C’est d’autant plus grave que l’époque nous oblige à élaborer, à construire de nouvelles revendications et de nouveaux droits pour les travailleurs, salariés et fonctionnaires, cadres et non-cadres, retraités. Face à la précarité de l’emploi, à la dégradation des conditions de travail, à la généralisation de la sous-traitance et aux nombreuses attaques – statut dans la fonction publique, protection sociale par exemple – il nous faut une organisation syndicale forte, visible et lisible. Dans le même temps, nos revendications et lignes politiques doivent intégrer l’évolution permanente du monde et, plus particulièrement, du monde du travail. Alors que la notion de collectif est en pleine mutation, les nouveaux canaux de communication, les aspirations et les modes de vie des jeunes, l’augmentation du nombre de cadres doivent alimenter notre réflexion pour un développement efficace et pérenne, adapté à notre temps.
Ce développement n’est pas une option, il ne l’a jamais été ! Les attaques contre les travailleurs, leurs droits, leurs légitimes aspirations n’ont jamais cessé. Nous devons, c’est une nécessité capitale, nous émanciper des « carcans institutionnels » si nous ne voulons pas laisser se diluer, voire disparaître le syndicalisme offensif et revendicatif, le nôtre, basé sur la défense des travailleurs, de tous les travailleurs, pour laisser la place à un dialogue social policé et sanctuarisé dans de stériles CSE.
Dans ce cadre, le renforcement de notre proximité, une animation exigeante de nos instances syndicales, la volonté de faire partager nos valeurs, une organisation interne adaptée, la formation de tous les militants, l’éducation ouvrière sont à même de renforcer notre représentativité.

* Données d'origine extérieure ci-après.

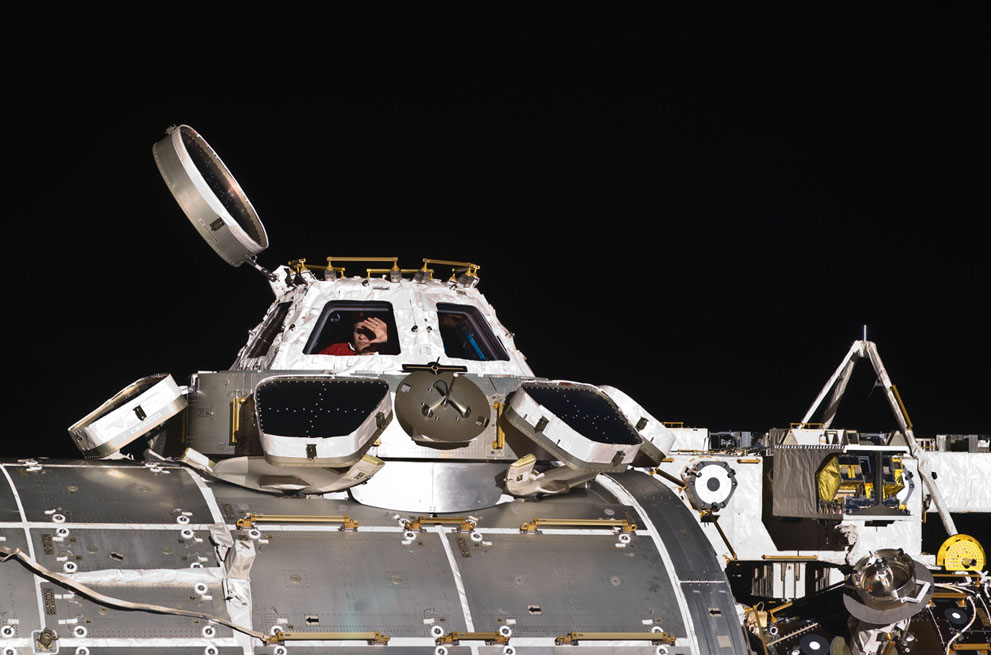 ESA astronaut waving. Inspiring photos via  In Focus, the Atlantic: The International Space Station expedition 26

Notre visibilité doit être totale. Alors que 53 % des cadres, dont l’adhésion à Force Ouvrière est déterminante pour notre avenir, attendent que FO soit plus constructive et davantage une force de propositions, soyons partout, tout le temps, pour porter nos revendications et défendre notre conception du syndicalisme.

FO Com salue le travail du CFMS, de FO-Cadres et se félicite de la réactivation de FO Jeunes. Si notre capacité de résistance passe par le développement, si notre volonté est d’agir et non de subir, cela ne pourra se faire que collectivement et dans la fraternité. FO Com s’y inscrit pleinement.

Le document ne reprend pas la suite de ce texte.